Em se aplicando a interpretação literal, como de fato o fez algumas Procuradorias Regionais Eleitorais, implicaria em reconhecer que os cidadãos fáticos dos exemplos acima incidiram em ilícito administrativo e estariam a mercê da Justiça Eleitoral, sem rendimentos, obrigados ao pagamento de multa equivalente a 5 (cinco) a 10 (dez) vez o que exceder ao 10% que poderiam doar por direito (artigo 23, §3º da Lei 9.504/97).

Tal interpretação significa reconhecer que o cidadão que não teve renda declarada, seja por qualquer motivo, o cidadão pobre, não tem direito a participação política efetiva na construção de seus ideais e convicções políticas da nação.

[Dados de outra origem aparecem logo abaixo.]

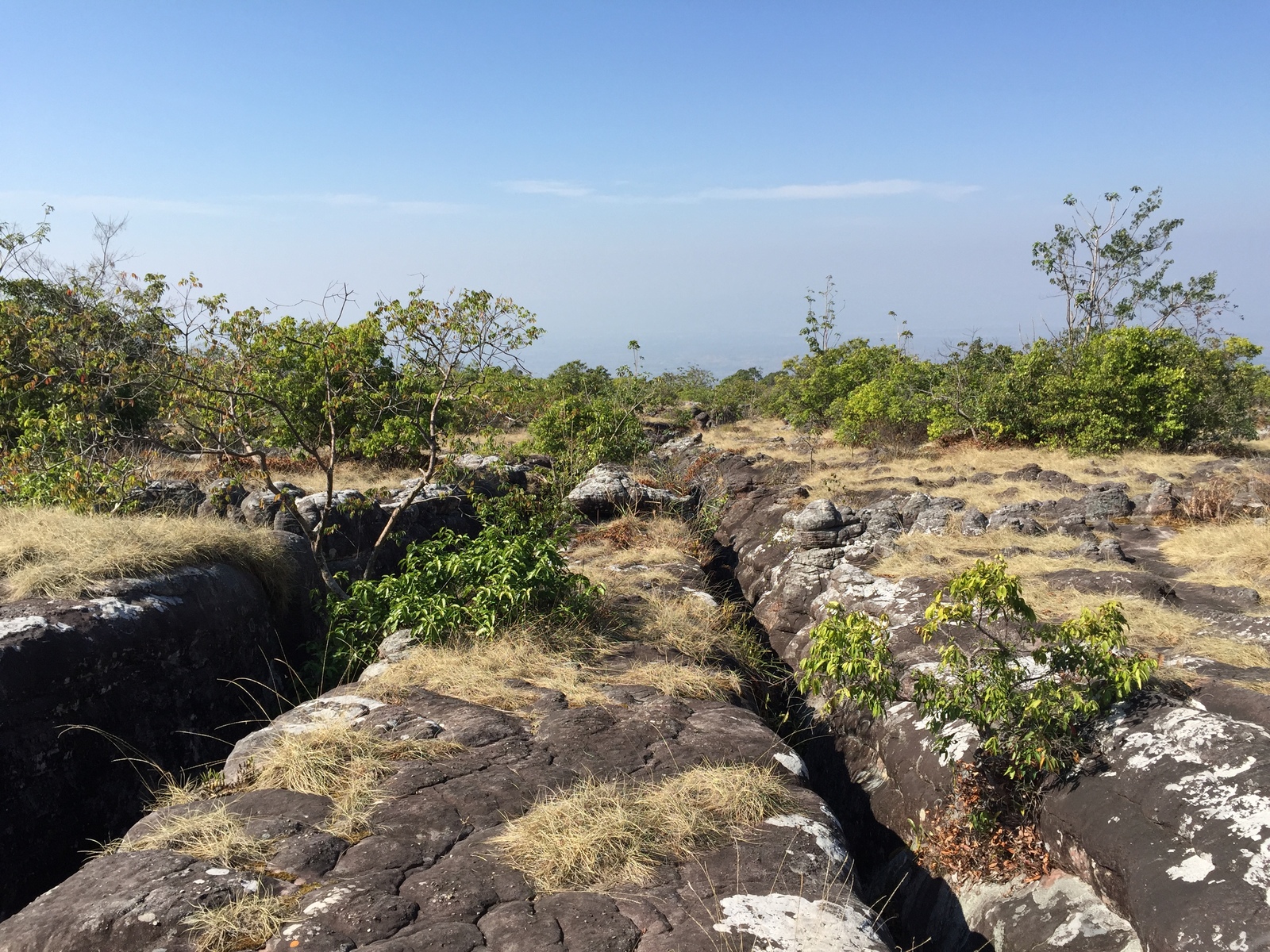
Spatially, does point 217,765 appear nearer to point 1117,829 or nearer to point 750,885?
point 750,885

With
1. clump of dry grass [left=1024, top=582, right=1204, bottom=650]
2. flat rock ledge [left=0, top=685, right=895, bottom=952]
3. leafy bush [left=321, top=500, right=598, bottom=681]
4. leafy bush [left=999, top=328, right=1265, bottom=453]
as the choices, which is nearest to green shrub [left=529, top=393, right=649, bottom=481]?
leafy bush [left=321, top=500, right=598, bottom=681]

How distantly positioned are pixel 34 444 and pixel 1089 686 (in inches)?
445

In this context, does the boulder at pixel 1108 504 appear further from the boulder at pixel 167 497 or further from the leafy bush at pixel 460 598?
the boulder at pixel 167 497

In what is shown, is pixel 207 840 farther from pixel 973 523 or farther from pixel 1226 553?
pixel 1226 553

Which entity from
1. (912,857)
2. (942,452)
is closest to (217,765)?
(912,857)

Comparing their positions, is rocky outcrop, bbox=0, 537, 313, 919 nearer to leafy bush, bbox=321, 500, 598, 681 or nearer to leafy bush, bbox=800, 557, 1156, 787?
leafy bush, bbox=321, 500, 598, 681

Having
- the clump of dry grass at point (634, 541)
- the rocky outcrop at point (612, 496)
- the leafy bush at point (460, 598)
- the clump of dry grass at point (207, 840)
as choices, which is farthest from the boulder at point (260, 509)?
the clump of dry grass at point (207, 840)

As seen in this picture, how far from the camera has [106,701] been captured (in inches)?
233

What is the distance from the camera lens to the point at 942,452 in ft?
70.9

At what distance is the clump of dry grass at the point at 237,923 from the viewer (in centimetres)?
371

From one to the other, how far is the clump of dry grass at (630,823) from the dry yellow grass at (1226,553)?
7114 millimetres

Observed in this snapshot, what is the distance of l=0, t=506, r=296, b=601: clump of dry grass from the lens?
6359 mm

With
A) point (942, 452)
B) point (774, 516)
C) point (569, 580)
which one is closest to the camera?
point (569, 580)

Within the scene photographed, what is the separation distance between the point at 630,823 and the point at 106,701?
12.7 ft
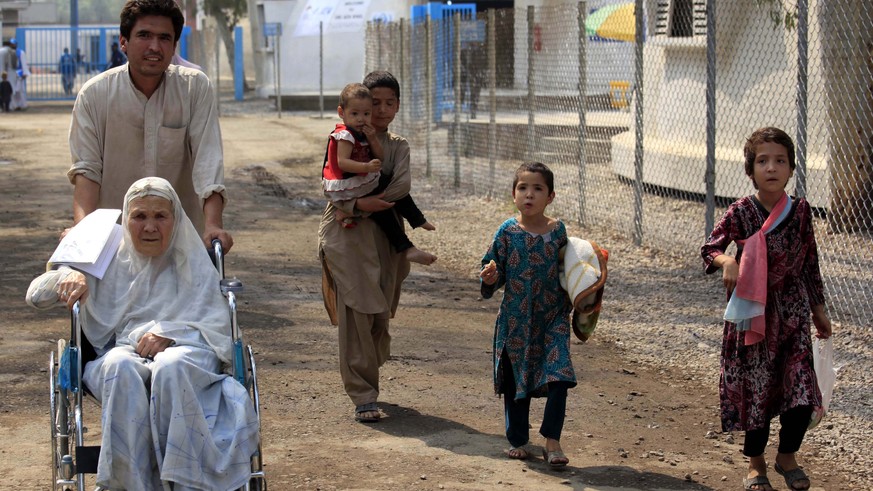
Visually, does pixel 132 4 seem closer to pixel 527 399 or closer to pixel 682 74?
pixel 527 399

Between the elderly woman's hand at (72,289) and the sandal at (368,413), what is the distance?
1876 millimetres

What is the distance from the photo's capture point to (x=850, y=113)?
10.9 metres

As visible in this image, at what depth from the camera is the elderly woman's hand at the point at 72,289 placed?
4180mm

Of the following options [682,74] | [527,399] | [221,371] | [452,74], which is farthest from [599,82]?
[221,371]

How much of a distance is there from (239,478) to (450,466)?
53.2 inches

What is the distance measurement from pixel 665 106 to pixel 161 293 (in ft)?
33.9

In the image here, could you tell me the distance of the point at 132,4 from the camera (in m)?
4.73

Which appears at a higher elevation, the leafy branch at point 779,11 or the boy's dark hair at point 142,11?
the leafy branch at point 779,11

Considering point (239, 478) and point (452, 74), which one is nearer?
point (239, 478)

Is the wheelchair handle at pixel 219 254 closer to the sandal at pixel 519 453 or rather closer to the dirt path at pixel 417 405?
the dirt path at pixel 417 405

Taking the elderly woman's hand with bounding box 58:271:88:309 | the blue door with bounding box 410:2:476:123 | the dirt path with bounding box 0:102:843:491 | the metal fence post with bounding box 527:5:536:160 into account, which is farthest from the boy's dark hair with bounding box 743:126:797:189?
the blue door with bounding box 410:2:476:123

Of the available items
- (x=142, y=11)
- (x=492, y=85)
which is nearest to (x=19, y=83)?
(x=492, y=85)

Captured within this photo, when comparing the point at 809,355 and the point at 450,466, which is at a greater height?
the point at 809,355

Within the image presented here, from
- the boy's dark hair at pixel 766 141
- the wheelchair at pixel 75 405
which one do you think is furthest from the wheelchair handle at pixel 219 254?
the boy's dark hair at pixel 766 141
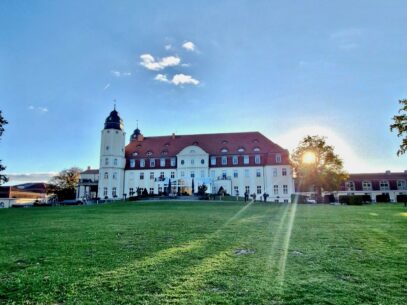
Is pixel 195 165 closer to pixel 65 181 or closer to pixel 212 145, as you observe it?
pixel 212 145

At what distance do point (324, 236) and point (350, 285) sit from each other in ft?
14.9

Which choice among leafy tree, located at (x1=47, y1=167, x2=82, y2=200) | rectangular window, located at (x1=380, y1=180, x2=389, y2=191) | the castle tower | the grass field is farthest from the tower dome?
rectangular window, located at (x1=380, y1=180, x2=389, y2=191)

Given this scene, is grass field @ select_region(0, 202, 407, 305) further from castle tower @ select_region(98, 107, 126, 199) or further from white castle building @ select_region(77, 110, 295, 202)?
castle tower @ select_region(98, 107, 126, 199)

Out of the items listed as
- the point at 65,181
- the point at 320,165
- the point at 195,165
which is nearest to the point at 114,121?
the point at 195,165

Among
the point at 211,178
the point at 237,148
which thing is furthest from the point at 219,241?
the point at 237,148

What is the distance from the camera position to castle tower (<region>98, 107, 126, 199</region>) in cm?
5188

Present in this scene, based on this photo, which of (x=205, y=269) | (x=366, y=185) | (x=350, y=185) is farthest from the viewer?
(x=350, y=185)

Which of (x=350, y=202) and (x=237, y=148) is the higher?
(x=237, y=148)

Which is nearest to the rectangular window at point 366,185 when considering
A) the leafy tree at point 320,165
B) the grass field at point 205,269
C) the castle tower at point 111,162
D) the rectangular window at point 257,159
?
the leafy tree at point 320,165

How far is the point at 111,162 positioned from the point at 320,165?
111 ft

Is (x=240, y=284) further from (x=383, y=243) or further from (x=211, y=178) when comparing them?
(x=211, y=178)

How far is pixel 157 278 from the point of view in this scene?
5520 mm

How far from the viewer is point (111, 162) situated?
52.1 m

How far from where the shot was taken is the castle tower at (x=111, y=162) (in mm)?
51875
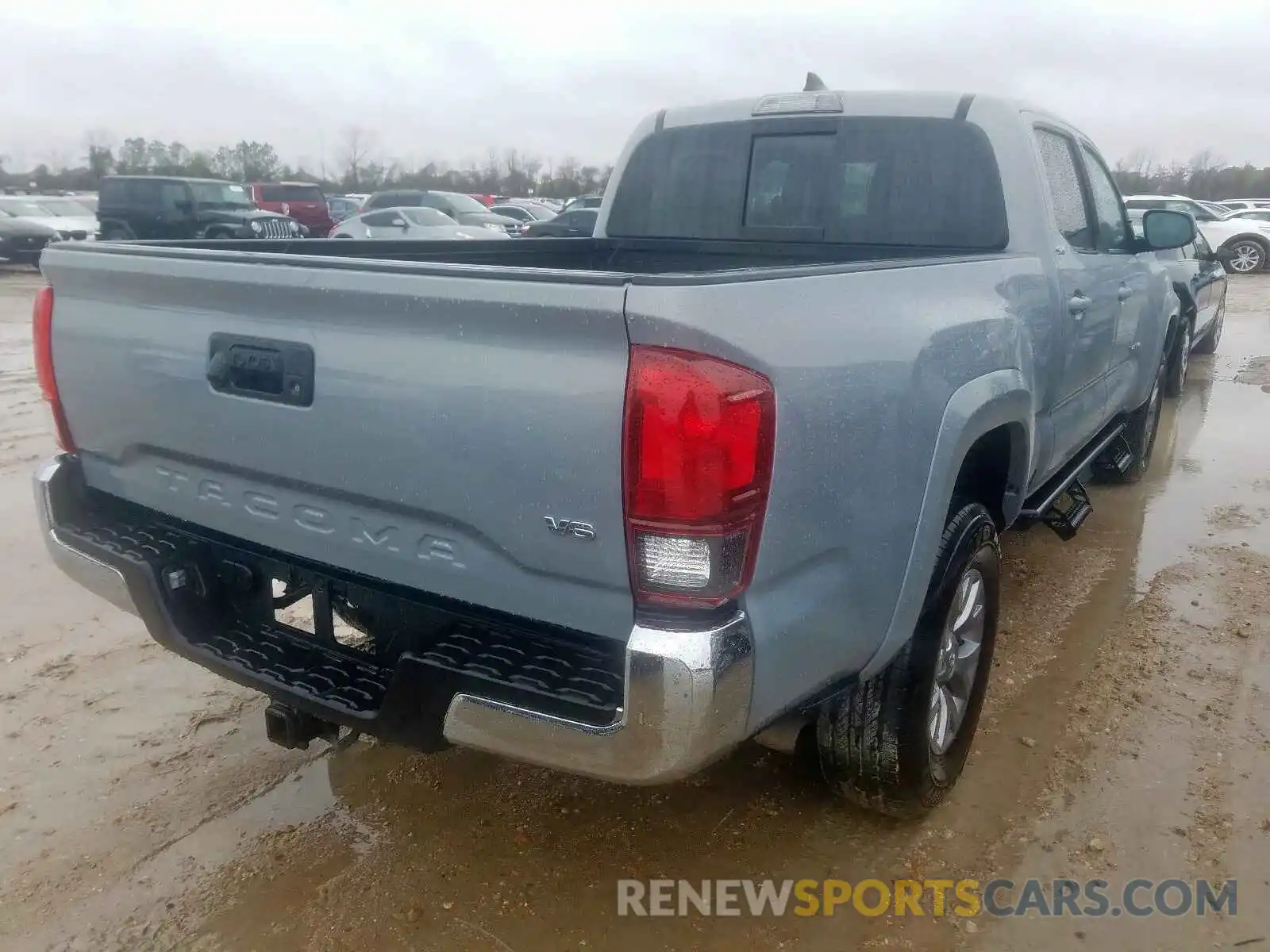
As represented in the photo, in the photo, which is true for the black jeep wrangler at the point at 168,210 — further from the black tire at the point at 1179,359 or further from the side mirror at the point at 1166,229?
the side mirror at the point at 1166,229

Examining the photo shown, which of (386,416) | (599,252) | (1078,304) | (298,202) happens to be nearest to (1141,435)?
(1078,304)

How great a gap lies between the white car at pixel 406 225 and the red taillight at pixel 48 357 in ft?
53.9

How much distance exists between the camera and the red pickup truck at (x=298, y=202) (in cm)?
2528

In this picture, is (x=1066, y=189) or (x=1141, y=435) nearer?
(x=1066, y=189)

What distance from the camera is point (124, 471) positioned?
2.57m

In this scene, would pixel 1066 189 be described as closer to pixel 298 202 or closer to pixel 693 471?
pixel 693 471

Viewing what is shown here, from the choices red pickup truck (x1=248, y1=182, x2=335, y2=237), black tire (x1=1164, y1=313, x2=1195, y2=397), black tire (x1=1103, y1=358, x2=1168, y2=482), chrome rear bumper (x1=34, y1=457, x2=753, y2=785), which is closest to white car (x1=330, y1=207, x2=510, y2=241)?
red pickup truck (x1=248, y1=182, x2=335, y2=237)

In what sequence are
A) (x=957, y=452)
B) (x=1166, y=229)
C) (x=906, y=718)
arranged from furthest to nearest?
1. (x=1166, y=229)
2. (x=906, y=718)
3. (x=957, y=452)

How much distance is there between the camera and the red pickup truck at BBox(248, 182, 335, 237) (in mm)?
25281

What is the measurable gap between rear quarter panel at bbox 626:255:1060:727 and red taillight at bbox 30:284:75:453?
1.76m

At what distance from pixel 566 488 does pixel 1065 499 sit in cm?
377

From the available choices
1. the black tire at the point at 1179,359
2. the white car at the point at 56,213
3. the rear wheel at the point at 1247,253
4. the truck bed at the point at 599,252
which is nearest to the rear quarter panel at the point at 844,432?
the truck bed at the point at 599,252

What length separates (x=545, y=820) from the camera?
110 inches

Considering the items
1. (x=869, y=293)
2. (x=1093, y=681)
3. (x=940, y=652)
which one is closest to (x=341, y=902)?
(x=940, y=652)
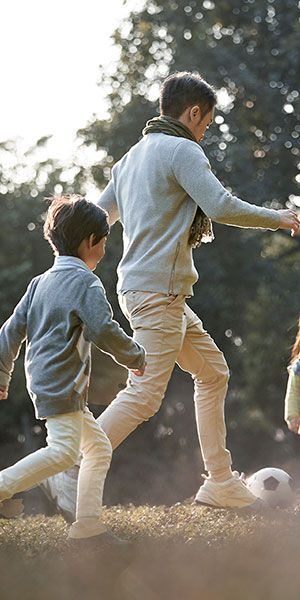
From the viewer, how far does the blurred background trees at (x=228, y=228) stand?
28109 millimetres

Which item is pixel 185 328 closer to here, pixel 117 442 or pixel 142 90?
pixel 117 442

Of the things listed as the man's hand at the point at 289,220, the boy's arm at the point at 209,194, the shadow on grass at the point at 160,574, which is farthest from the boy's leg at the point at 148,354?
the shadow on grass at the point at 160,574

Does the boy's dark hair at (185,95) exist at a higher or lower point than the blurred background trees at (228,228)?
higher

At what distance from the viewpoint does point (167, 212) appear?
6.55 meters

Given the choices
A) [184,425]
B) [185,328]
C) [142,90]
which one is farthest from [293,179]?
[185,328]

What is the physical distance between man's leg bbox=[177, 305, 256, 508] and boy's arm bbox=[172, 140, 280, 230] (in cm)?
69

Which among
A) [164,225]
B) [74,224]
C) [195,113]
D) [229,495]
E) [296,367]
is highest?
[195,113]

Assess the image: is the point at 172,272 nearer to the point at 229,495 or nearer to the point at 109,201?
the point at 109,201

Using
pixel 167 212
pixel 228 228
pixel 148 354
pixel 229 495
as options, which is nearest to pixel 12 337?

Convém salientar que a República Federativa do Brasil, tal como delineada pela Constituição cidadã de 1988, está fundada em princípios sólidos da cidadania e da dignidade da pessoa humana (artigo 1º), bem como pauta-se dentre seus objetivos pela construção de uma sociedade justa, livre e solidária (artigo 3º) e na defesa dos direitos fundamentais de liberdade e da igualdade substancial.

A premissa constitucional fundada na cidadania, na dignidade da pessoa humana e no princípio da igualdade não permite que se tolha do cidadão o direito de participação efetiva na vida política nacional, em detrimento de imposições legais abstratas e totalmente dissociadas dos princípios constitucionais e do estado democrático de direito.

Reafirmamos que, não se concebe que se crie, em detrimento dos princípios da igualdade e da dignidade da pessoa humana, uma classe de cidadãos com menos direitos em relação aos outros, classificados exclusivamente por critérios de rendimentos econômicos.

Concluímos, assim, que o limite imposto pelo artigo 23, §1º, I da Lei 9.504/94, em relação a doações em serviço estimadas em dinheiro, prestadas por pessoa física, é a priori inconstitucional, pois contradiz os fundamentos e princípios constitucionais do Estado Democrático Brasileiro.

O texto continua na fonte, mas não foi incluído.